Equine Genetics and Genomics Laboratory
The default setting of 25 was used for the minimum gap setting. Comparative annotation : For this analysis, a progressiveCactus 51 alignment of EquCab2 and EquCab3 was performed with pig susScr3 , cattle bosTau8 , white rhinoceros cerSim1 , elephant loxAfr3 , and human hg The guide tree was Human CAT 27 was then run using the Ensembl V89 annotation of pig as the source transcript set. No RNA-seq data were provided, so no transcript cleanup steps or comparative gene predictions were performed.
Read filtering and counting : Mapping locations that were not the primary mapping locations of reads were filtered with getNotPrimaryAlignmentFlag is false within the mapped read getReadUnmappedFlag is false count using htsjdk version 2.
- Navigation menu.
- A Quick Start Guide to Traveling With Your Dog (Dog Insider Series Book 2).
- Through the Rainbow: Varying Degrees of Love.
- Origine du nom de famille REDON (French Edition).
For normalization across samples, fastq files were downsampled to 6M reads using seqtk Low complexity sequences were removed using PRINSEQ 54 following bwa mapping 36 with parameters optimized for aDNA: aln algorithm, seed disable flag, and minimum mapping phred quality of The mitochondrial sequence has been deposited into GenBank accession number MH Data from Sarkar et al. Outram, A. The earliest horse harnessing and milking. Science , — Wade, C. Genome sequence, comparative analysis, and population genetics of the domestic horse.
Coleman, S. Structural annotation of equine protein-coding genes determined by mRNA sequencing. Vanderman, K. Schaefer, R. BMC Genom. Petersen, J. Genome-wide analysis reveals selection for important traits in domestic horse breeds. PLoS Genet. McCue, M. A high density SNP array for the domestic horse and extant Perissodactyla: utility for association mapping, genetic diversity, and phylogeny studies. Bellone, R. Pleiotropic effects of pigmentation genes in horses. Evidence for a retroviral insertion in TRPM1 as the cause of congenital stationary night blindness and leopard complex spotting in the horse.
Brooks, S. Staiger, E.
Annotation of the Protein Coding Regions of the Equine Genome
Host genetic influence on papillomavirus-induced tumors in the horse. Cancer , — Sarkar, S. A missense mutation in damage-specific DNA binding protein 2 is a genetic risk factor for limbal squamous cell carcinoma in horses. Gaunitz, C. Schubert, M. Prehistoric genomes reveal the genetic foundation and cost of horse domestication.

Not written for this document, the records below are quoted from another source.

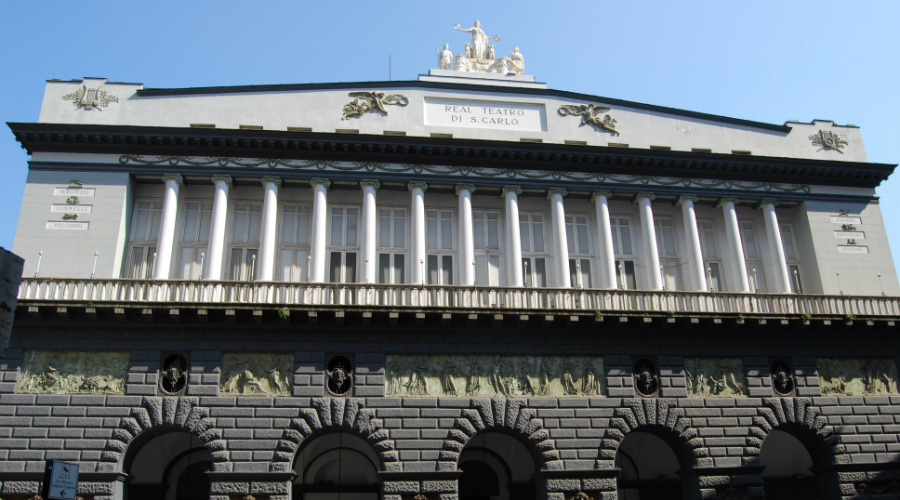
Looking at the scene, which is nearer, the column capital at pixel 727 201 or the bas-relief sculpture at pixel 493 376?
the bas-relief sculpture at pixel 493 376

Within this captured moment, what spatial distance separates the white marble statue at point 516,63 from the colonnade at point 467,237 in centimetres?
713

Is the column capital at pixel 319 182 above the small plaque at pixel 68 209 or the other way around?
above

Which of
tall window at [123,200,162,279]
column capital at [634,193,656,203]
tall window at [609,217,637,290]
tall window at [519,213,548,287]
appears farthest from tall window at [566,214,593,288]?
tall window at [123,200,162,279]

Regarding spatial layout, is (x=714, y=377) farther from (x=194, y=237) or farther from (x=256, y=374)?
(x=194, y=237)

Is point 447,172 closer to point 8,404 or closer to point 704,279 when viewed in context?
point 704,279

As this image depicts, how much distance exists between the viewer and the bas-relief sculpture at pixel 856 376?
1102 inches

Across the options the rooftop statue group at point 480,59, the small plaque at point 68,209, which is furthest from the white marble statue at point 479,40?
the small plaque at point 68,209

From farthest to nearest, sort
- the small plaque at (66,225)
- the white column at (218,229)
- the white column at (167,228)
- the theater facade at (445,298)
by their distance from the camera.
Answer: the small plaque at (66,225), the white column at (218,229), the white column at (167,228), the theater facade at (445,298)

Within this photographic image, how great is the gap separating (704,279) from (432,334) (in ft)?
38.4

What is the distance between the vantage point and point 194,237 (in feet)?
98.5

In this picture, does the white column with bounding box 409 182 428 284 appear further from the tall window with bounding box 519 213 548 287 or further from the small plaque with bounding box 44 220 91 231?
the small plaque with bounding box 44 220 91 231

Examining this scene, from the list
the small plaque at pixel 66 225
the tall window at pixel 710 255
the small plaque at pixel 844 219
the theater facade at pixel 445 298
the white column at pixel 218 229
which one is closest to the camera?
the theater facade at pixel 445 298

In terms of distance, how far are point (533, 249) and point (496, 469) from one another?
28.9 ft

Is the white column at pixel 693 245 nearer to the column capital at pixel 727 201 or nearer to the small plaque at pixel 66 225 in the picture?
the column capital at pixel 727 201
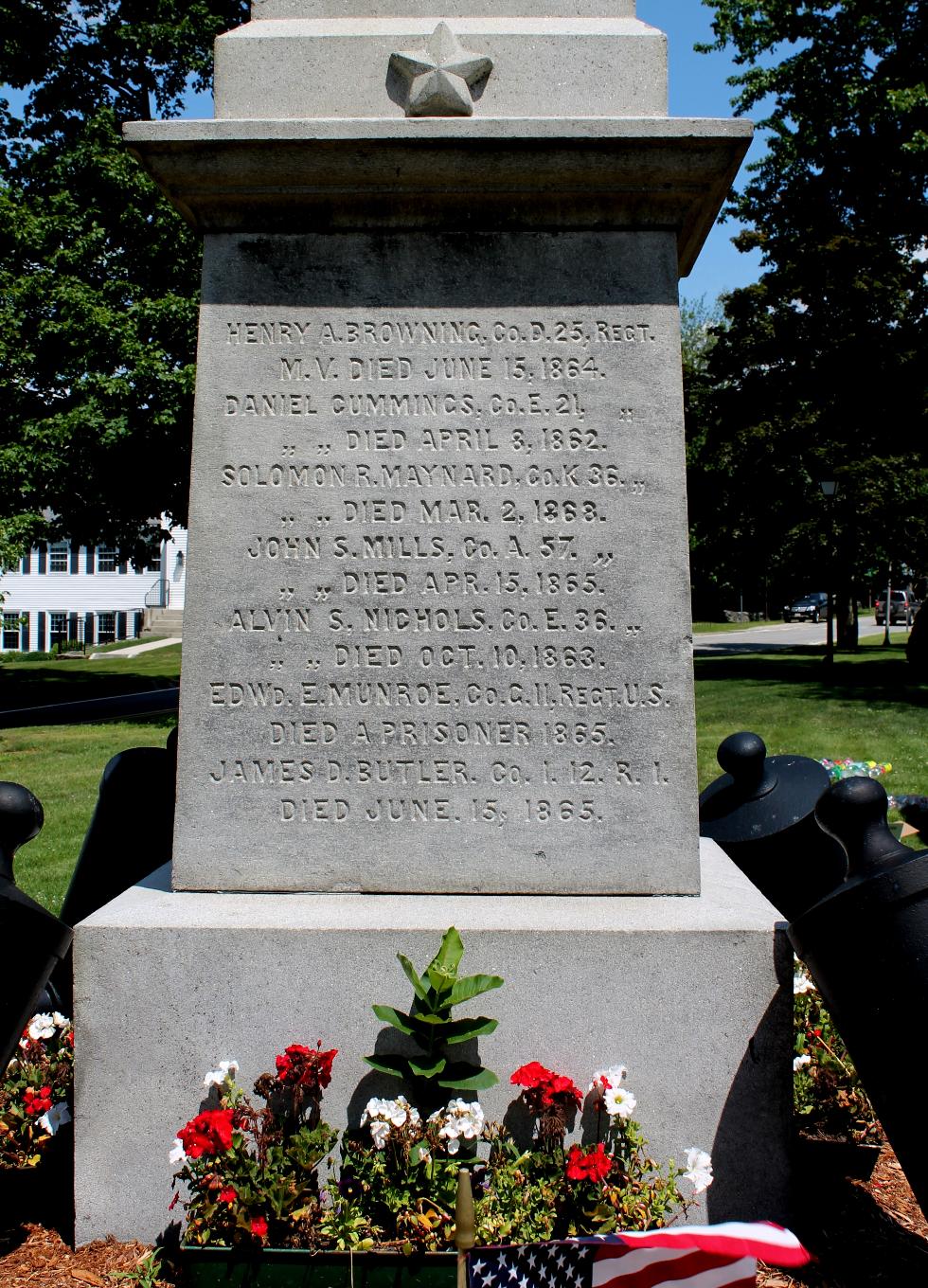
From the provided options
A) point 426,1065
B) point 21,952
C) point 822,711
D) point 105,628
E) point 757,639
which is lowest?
point 426,1065

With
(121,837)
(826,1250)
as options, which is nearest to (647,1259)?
(826,1250)

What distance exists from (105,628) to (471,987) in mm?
51503

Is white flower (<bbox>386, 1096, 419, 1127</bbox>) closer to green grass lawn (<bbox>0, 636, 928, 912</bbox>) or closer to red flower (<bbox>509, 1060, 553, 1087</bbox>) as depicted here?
red flower (<bbox>509, 1060, 553, 1087</bbox>)

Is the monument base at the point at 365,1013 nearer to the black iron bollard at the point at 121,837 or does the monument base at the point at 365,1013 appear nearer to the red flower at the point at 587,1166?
the red flower at the point at 587,1166

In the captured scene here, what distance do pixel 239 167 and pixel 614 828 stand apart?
2394 millimetres

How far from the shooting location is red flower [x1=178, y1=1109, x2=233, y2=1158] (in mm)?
2916

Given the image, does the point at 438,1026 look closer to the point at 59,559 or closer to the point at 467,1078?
the point at 467,1078

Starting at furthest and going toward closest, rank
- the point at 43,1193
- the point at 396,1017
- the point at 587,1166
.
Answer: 1. the point at 43,1193
2. the point at 396,1017
3. the point at 587,1166

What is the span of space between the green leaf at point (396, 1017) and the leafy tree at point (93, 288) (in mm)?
15338

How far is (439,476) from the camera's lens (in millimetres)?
3645

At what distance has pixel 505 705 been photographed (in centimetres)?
362

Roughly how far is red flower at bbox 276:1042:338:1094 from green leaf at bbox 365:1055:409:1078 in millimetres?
111

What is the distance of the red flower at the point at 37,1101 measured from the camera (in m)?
3.61

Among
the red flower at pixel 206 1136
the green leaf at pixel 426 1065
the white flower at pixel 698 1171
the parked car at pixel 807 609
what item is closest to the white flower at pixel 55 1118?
the red flower at pixel 206 1136
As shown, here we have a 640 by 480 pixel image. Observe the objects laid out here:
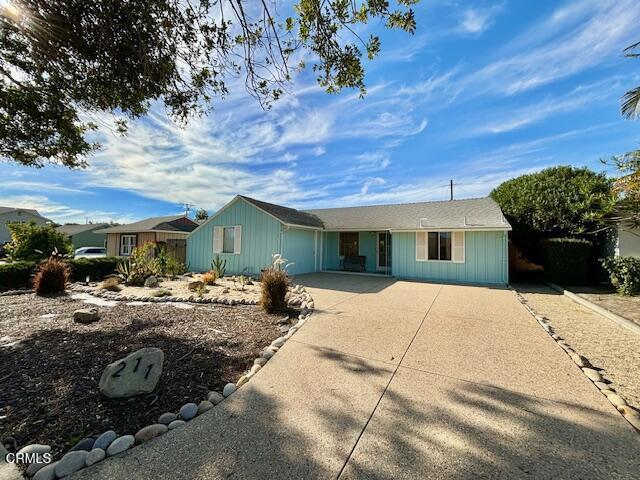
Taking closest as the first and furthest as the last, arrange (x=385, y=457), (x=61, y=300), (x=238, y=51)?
(x=385, y=457) < (x=238, y=51) < (x=61, y=300)

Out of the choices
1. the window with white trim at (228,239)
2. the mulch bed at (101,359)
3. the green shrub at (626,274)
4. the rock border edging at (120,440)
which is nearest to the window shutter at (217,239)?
the window with white trim at (228,239)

Natl Acad. USA , E—E Librado, P. Tracking the origins of Yakutian horses and the genetic basis for their fast adaptation to subarctic environments. Ancient genomic changes associated with domestication of the horse. Rebolledo-Mendez, J. Comparison of the equine reference sequence with its sanger source data and new illumina reads. Hestand, M. Annotation of the protein coding regions of the equine genome. Raudsepp, T.

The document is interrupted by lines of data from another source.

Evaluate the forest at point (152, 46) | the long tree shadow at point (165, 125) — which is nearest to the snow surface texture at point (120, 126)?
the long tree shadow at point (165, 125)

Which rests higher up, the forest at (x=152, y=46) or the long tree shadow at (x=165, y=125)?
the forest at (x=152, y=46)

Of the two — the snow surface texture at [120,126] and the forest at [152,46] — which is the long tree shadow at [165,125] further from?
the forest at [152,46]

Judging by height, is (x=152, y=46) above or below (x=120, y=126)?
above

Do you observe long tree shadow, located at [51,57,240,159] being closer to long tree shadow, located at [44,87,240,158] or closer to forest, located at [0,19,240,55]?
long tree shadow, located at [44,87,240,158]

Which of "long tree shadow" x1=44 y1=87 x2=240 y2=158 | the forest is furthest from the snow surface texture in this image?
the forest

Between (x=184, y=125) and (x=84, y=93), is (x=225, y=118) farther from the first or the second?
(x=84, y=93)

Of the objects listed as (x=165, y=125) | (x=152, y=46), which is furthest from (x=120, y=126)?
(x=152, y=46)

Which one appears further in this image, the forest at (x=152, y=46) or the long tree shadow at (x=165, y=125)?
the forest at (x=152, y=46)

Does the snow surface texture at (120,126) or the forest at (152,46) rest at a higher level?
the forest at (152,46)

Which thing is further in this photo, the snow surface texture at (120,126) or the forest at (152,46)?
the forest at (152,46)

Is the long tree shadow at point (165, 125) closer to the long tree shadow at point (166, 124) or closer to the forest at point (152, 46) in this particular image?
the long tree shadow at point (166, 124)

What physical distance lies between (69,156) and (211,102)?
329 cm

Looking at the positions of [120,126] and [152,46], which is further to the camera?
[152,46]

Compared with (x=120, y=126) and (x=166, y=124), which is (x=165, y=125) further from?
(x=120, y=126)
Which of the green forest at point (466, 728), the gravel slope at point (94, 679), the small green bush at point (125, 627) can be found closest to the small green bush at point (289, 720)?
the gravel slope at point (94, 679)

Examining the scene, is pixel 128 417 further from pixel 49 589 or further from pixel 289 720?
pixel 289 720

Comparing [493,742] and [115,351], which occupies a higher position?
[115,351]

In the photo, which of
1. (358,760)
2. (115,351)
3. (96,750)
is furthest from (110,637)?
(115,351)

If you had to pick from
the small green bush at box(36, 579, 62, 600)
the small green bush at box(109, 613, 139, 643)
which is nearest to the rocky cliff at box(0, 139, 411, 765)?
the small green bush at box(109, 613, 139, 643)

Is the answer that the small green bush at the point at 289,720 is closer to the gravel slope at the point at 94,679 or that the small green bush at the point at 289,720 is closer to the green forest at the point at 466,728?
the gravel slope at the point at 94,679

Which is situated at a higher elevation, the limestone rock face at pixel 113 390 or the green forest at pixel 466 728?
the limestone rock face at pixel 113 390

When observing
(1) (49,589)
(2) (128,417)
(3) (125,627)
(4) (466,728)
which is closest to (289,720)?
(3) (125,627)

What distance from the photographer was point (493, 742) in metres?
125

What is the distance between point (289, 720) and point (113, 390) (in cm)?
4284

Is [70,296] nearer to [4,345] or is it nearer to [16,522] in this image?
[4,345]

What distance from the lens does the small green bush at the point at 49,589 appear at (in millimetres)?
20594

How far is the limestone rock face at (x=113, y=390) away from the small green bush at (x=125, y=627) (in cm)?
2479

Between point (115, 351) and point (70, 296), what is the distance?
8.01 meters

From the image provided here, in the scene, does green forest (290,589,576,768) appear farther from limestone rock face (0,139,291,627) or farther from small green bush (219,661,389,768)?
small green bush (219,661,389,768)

A 4, marker integrated physical and comparative map of the horse genome. Genome Res. Zimin, A. Bioinformatics 29 , — Miller, J. Aggressive assembly of pyrosequencing reads with mates.
Do you have an account?
Bioinformatics 24 , — Putnam, N. Chromosome-scale shotgun assembly using an in vitro method for long-range linkage. Marks, P. Burns, E. Generation of an Equine Biobank to be used for functional annotation of animal genomes project. BUSCO: assessing genome assembly and annotation completeness with single-copy orthologs.

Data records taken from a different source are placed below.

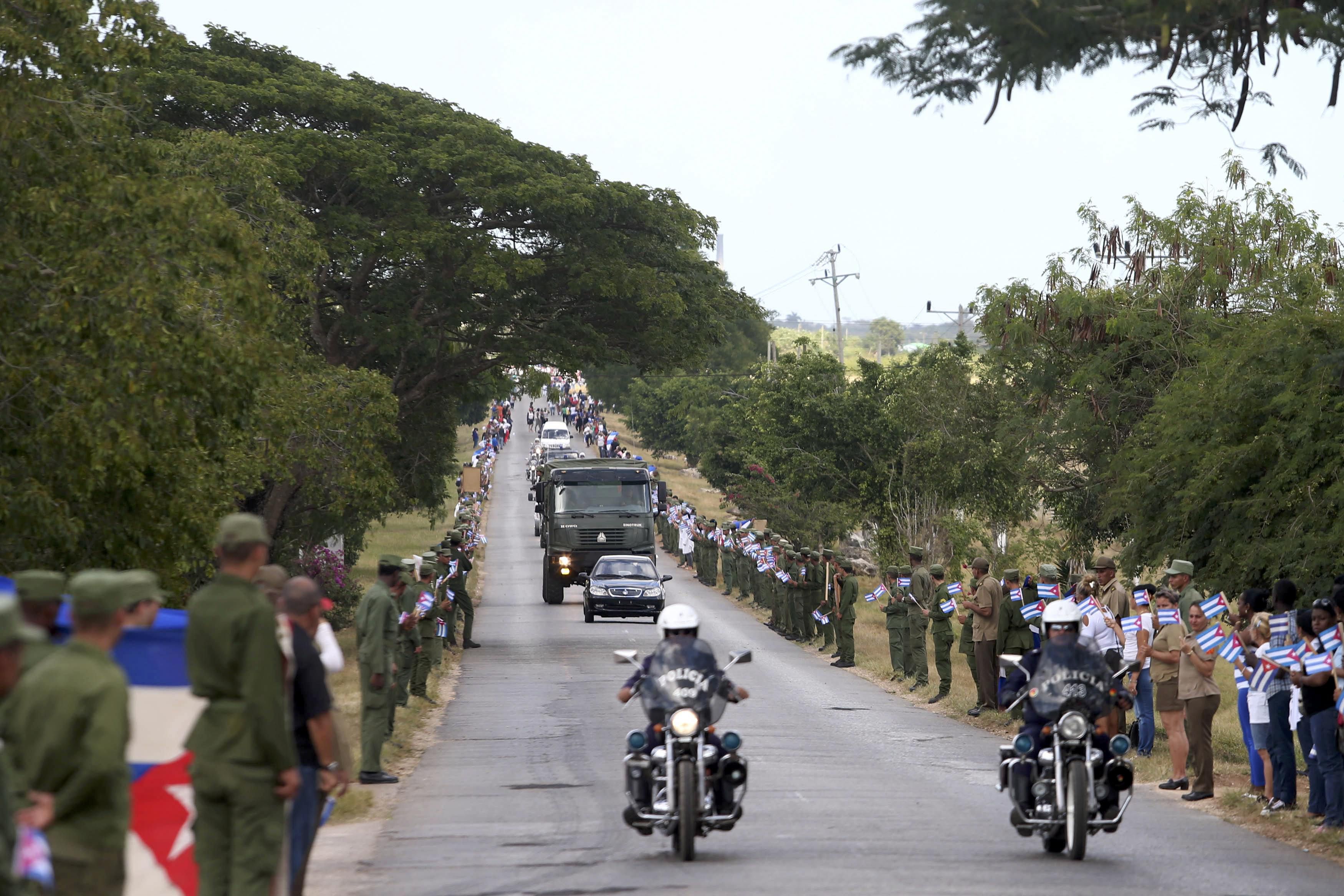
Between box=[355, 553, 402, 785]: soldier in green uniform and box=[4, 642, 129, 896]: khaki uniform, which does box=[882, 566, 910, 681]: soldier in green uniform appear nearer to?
box=[355, 553, 402, 785]: soldier in green uniform

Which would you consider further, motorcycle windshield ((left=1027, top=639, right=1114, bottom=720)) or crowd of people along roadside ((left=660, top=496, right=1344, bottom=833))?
crowd of people along roadside ((left=660, top=496, right=1344, bottom=833))

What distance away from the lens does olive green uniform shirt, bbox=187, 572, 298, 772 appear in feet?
23.2

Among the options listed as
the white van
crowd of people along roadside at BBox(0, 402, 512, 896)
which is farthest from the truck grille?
the white van

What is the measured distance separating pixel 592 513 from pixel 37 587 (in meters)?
33.9

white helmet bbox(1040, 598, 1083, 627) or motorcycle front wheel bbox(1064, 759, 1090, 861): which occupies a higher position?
white helmet bbox(1040, 598, 1083, 627)

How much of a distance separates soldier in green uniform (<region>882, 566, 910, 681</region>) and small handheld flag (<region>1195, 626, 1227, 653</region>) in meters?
10.0

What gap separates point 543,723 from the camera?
1919 centimetres

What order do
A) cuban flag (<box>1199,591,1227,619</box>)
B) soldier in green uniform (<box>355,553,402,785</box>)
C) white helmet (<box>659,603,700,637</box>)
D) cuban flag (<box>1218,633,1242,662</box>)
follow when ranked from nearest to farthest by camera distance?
white helmet (<box>659,603,700,637</box>) < cuban flag (<box>1218,633,1242,662</box>) < soldier in green uniform (<box>355,553,402,785</box>) < cuban flag (<box>1199,591,1227,619</box>)

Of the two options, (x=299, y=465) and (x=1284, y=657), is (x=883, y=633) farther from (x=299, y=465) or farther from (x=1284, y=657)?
(x=1284, y=657)

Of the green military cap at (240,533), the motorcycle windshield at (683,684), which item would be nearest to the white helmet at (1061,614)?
the motorcycle windshield at (683,684)

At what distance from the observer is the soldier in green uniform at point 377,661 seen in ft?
46.5

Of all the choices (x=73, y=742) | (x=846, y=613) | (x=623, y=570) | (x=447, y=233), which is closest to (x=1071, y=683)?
(x=73, y=742)

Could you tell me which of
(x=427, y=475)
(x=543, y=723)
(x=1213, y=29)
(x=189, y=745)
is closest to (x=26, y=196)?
(x=543, y=723)

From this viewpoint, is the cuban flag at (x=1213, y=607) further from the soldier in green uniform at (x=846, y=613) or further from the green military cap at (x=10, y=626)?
the soldier in green uniform at (x=846, y=613)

Bioinformatics 31 , — Fiddes, I. Berlin, K. Assembling large genomes with single-molecule sequencing and locality-sensitive hashing. Lieberman-Aiden, E. Comprehensive mapping of long-range interactions reveals folding principles of the human genome. Deng, X. Bipartite structure of the inactive mouse X chromosome. Genome Biol.
Researchers Define Genomics Applications in the Horse Industry
Myers, E. A whole-genome assembly of Drosophila. Koren, S. Reducing assembly complexity of microbial genomes with single-molecule sequencing. Kurtz, S. Versatile and open software for comparing large genomes. Li, H. GN] , v2 Wu, T. Bioinformatics 21 , — Fast and accurate short read alignment with Burrows—Wheeler transform.